**** Data for this task ****

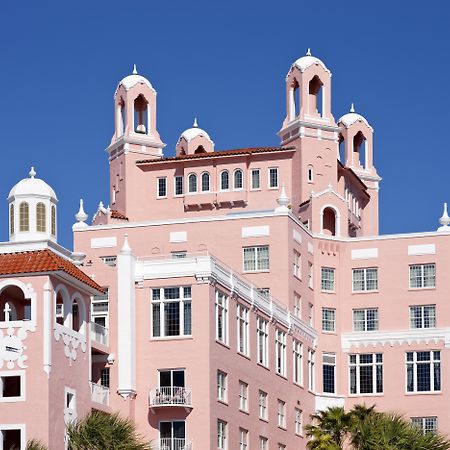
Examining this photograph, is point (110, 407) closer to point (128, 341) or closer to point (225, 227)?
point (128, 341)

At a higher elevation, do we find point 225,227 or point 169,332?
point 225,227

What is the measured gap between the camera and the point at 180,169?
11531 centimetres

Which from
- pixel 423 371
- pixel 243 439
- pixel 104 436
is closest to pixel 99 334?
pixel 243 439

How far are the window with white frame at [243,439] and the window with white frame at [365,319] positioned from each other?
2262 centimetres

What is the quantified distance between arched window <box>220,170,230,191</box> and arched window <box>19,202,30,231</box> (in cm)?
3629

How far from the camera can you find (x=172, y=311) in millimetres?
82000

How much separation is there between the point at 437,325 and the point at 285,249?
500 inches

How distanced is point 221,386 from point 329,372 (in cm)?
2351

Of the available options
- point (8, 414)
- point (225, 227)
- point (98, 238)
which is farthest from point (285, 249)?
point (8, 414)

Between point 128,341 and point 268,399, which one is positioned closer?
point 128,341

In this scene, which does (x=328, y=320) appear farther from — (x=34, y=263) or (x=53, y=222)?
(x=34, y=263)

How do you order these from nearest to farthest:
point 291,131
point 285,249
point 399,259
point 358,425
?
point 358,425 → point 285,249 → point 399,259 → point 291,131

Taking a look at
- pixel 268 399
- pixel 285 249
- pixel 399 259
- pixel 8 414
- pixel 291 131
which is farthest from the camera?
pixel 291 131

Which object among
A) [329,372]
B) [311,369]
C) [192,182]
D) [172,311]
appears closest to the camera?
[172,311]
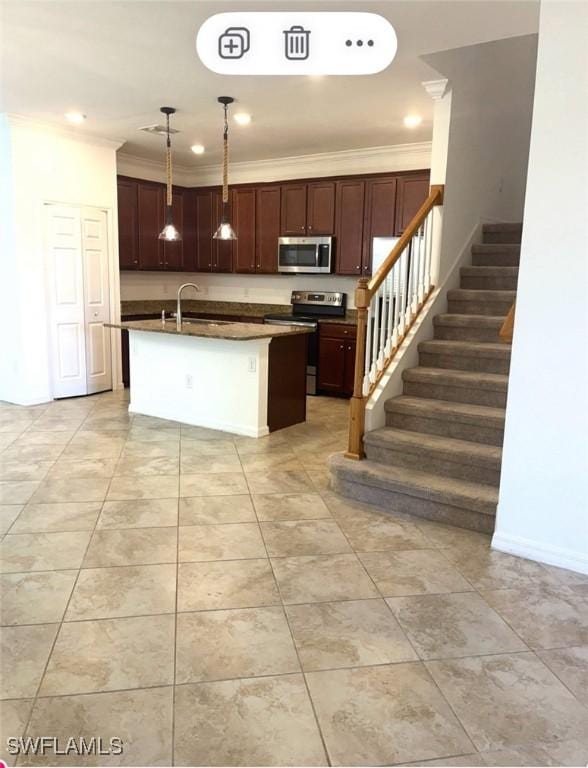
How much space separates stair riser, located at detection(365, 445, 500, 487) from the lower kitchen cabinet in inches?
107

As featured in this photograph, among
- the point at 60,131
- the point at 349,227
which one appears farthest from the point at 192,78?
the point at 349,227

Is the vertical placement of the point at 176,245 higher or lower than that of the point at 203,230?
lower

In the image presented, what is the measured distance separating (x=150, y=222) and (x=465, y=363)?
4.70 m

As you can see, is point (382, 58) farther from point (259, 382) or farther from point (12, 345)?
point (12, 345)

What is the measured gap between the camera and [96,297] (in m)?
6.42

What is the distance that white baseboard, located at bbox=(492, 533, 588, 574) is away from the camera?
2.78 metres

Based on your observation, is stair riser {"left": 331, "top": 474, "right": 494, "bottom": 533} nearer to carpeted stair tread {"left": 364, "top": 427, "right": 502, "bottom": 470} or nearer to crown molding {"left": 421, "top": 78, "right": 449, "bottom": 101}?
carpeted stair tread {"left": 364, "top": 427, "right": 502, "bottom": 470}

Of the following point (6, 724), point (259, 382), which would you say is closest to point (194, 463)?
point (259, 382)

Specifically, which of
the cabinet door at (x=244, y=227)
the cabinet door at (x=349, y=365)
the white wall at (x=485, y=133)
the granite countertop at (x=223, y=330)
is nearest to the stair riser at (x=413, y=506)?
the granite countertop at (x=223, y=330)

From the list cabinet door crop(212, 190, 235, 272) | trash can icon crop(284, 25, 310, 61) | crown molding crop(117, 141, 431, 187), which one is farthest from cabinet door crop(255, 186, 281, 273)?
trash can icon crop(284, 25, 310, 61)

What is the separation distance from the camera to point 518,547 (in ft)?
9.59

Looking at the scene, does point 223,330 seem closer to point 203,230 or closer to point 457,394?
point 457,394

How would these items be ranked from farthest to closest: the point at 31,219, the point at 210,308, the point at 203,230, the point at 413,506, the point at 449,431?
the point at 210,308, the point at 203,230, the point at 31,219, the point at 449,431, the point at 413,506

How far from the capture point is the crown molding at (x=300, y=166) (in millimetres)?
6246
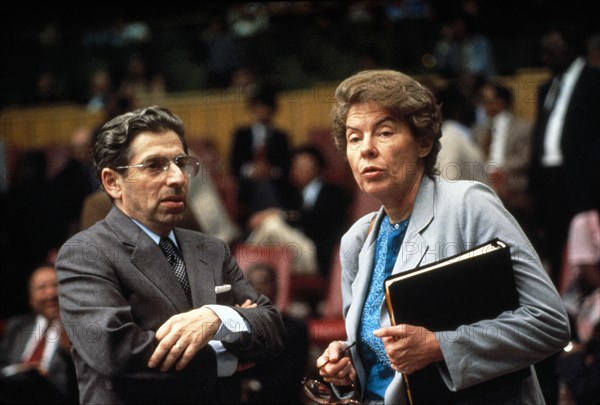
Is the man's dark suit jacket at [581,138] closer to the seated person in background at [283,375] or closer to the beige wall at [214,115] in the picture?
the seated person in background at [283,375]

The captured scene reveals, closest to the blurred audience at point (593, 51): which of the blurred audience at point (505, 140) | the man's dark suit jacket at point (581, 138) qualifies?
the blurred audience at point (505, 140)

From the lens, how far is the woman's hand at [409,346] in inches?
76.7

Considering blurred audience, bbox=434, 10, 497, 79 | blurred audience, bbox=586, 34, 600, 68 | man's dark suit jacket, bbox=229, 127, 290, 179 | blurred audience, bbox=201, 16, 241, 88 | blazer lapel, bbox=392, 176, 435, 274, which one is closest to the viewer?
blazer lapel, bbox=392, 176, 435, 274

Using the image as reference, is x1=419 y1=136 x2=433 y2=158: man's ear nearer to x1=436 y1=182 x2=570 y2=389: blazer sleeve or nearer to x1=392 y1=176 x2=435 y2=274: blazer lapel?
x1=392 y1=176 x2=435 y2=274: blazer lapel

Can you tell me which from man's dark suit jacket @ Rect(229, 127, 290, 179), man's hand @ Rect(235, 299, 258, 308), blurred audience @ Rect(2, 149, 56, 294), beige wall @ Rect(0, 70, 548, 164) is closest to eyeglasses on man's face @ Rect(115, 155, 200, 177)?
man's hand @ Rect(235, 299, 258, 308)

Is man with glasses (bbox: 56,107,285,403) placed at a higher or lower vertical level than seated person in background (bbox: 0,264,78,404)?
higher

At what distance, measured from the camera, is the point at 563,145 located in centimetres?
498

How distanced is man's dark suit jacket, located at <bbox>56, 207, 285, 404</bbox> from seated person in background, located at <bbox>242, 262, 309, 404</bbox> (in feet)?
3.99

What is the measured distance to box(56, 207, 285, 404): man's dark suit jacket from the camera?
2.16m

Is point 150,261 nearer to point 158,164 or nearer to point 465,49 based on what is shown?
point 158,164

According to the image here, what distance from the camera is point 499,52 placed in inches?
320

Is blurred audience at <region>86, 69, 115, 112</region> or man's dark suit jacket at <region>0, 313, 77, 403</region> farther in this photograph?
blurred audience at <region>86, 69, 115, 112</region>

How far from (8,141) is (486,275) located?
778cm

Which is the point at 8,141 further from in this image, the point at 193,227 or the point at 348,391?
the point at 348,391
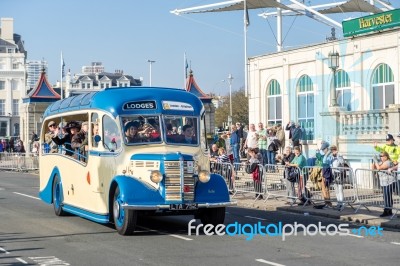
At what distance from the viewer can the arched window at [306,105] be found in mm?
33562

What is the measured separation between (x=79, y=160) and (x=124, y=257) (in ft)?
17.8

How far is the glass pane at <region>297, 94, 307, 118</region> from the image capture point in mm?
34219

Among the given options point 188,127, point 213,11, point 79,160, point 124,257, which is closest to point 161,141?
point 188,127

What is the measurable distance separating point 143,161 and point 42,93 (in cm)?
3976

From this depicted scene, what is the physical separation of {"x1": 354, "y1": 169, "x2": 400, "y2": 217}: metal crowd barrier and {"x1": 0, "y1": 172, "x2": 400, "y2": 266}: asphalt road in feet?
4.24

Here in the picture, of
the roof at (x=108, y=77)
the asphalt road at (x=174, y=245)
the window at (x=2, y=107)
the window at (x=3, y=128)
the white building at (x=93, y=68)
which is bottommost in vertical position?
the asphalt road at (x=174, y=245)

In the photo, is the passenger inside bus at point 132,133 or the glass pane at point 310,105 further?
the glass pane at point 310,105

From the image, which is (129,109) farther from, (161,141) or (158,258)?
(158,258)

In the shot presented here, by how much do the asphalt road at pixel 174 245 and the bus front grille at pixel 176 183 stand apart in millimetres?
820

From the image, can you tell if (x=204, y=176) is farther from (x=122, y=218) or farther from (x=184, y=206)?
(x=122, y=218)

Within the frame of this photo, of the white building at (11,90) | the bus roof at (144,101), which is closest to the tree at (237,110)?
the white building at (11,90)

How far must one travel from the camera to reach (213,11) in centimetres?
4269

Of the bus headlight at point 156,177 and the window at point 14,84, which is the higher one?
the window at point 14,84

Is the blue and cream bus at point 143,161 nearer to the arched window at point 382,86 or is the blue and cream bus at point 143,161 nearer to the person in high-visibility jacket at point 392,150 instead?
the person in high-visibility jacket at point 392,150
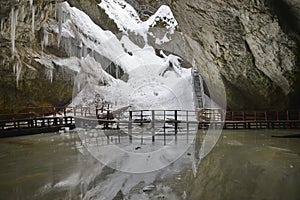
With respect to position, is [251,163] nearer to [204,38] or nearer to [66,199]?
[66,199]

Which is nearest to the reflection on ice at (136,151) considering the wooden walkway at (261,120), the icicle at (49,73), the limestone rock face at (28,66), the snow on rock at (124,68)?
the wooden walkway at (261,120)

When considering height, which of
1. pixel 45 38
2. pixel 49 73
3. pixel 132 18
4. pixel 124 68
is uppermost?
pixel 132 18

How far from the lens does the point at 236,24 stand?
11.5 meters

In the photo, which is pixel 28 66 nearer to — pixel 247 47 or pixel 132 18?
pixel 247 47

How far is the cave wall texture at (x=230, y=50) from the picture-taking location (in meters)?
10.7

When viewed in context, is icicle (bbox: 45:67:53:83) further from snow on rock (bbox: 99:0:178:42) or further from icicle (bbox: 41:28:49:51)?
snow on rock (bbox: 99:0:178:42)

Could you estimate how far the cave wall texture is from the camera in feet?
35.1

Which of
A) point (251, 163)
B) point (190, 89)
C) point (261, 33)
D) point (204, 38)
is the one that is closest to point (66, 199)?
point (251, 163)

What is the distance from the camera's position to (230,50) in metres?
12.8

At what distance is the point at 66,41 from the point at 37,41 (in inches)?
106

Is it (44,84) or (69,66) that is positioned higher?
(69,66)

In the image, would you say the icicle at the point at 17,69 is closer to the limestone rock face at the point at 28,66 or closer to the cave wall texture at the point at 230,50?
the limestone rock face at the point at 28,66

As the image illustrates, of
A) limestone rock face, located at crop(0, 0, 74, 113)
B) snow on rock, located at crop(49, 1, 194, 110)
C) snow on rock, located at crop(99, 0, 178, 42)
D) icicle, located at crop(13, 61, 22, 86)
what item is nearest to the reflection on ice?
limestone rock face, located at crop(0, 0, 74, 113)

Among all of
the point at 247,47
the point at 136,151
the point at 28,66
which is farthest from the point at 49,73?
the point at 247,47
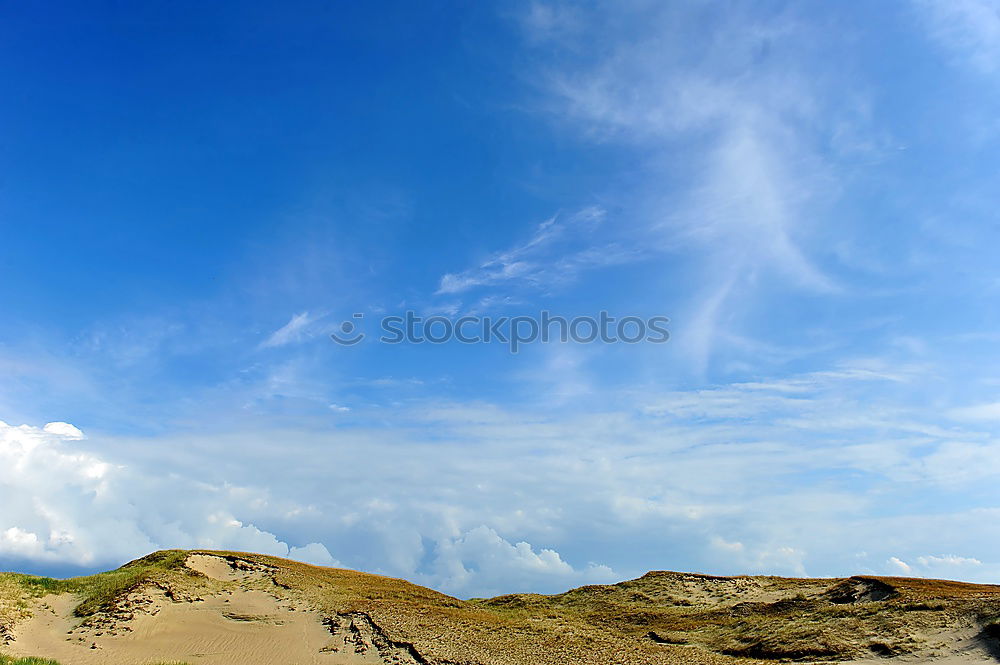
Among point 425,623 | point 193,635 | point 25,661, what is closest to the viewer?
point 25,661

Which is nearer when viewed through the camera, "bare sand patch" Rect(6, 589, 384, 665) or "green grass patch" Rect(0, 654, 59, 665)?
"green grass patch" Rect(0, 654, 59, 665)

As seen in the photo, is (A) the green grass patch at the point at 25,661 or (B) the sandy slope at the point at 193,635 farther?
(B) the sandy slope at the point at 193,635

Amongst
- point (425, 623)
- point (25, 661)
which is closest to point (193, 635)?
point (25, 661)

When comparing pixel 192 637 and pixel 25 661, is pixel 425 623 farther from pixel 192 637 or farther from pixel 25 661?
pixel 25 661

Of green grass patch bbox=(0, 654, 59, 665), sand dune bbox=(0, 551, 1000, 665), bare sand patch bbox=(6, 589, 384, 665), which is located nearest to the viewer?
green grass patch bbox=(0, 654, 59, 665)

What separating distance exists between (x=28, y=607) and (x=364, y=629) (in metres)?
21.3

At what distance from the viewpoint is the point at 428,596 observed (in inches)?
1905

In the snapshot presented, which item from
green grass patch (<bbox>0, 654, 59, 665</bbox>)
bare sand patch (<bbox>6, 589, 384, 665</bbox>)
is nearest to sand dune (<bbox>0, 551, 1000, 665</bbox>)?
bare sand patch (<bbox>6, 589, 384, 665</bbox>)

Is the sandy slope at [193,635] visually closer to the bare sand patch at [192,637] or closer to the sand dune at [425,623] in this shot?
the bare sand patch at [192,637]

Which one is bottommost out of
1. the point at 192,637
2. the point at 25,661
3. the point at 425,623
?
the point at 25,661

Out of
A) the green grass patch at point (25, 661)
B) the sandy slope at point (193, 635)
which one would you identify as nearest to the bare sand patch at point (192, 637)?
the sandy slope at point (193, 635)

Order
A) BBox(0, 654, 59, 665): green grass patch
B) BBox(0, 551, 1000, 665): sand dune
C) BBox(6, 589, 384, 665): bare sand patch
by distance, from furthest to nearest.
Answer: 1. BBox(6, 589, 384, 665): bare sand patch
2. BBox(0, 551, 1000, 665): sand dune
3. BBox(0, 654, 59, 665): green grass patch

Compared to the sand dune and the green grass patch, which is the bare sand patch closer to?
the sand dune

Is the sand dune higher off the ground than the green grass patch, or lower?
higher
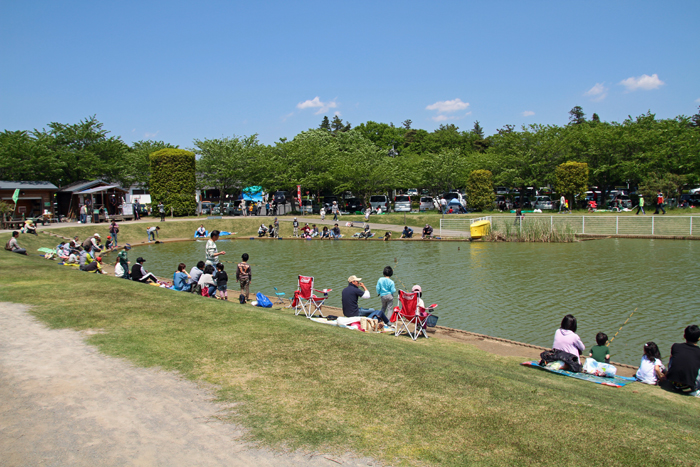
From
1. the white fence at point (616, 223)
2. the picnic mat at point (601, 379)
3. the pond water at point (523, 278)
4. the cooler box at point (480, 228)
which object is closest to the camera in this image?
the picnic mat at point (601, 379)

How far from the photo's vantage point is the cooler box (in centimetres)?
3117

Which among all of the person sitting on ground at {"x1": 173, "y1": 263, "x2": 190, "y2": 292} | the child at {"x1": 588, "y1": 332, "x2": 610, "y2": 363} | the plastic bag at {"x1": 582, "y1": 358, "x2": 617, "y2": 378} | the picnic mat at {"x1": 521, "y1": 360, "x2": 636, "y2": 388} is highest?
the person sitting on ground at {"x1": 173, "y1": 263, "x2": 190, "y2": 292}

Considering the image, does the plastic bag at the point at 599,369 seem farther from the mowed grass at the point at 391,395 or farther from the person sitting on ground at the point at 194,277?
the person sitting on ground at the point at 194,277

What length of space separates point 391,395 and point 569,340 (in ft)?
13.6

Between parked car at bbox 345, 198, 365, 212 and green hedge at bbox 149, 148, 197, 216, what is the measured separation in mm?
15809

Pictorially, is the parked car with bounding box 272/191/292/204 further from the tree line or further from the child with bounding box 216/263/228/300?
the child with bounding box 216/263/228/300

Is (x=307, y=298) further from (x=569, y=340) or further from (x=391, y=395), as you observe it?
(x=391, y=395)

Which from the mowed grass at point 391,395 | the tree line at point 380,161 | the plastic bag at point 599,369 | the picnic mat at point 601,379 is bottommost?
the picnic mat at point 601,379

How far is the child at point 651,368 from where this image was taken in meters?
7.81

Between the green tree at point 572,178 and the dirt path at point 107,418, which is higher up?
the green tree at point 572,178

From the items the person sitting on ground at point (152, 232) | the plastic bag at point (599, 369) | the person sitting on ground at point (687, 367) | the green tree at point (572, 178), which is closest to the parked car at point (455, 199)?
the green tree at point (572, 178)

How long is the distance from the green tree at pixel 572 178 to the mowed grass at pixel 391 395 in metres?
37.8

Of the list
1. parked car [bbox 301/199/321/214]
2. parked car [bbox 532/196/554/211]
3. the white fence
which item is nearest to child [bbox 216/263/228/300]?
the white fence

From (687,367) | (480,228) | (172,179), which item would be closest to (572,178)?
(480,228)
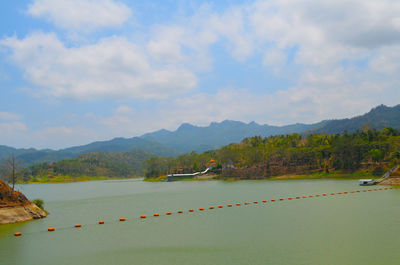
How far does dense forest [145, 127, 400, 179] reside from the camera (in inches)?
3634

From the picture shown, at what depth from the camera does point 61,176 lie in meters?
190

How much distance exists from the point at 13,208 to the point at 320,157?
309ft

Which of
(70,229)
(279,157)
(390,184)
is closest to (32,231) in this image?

****

- **Exercise objective**: Pull out every line above that contains the string "child", matching case exactly, and copy each one in full.

- **Result for this task**:
Which among all of the person sitting on ground at {"x1": 173, "y1": 263, "x2": 190, "y2": 292} | the child at {"x1": 588, "y1": 332, "x2": 610, "y2": 363} | the plastic bag at {"x1": 582, "y1": 358, "x2": 617, "y2": 378} | the picnic mat at {"x1": 521, "y1": 360, "x2": 636, "y2": 388} is highest?
Pictorially, is the parked car with bounding box 272/191/292/204 further from the tree line or further from the child with bounding box 216/263/228/300?
the child with bounding box 216/263/228/300
How far is the child at point 651,368 from where this image was taken in meters?
which item is nearest to child [bbox 216/263/228/300]?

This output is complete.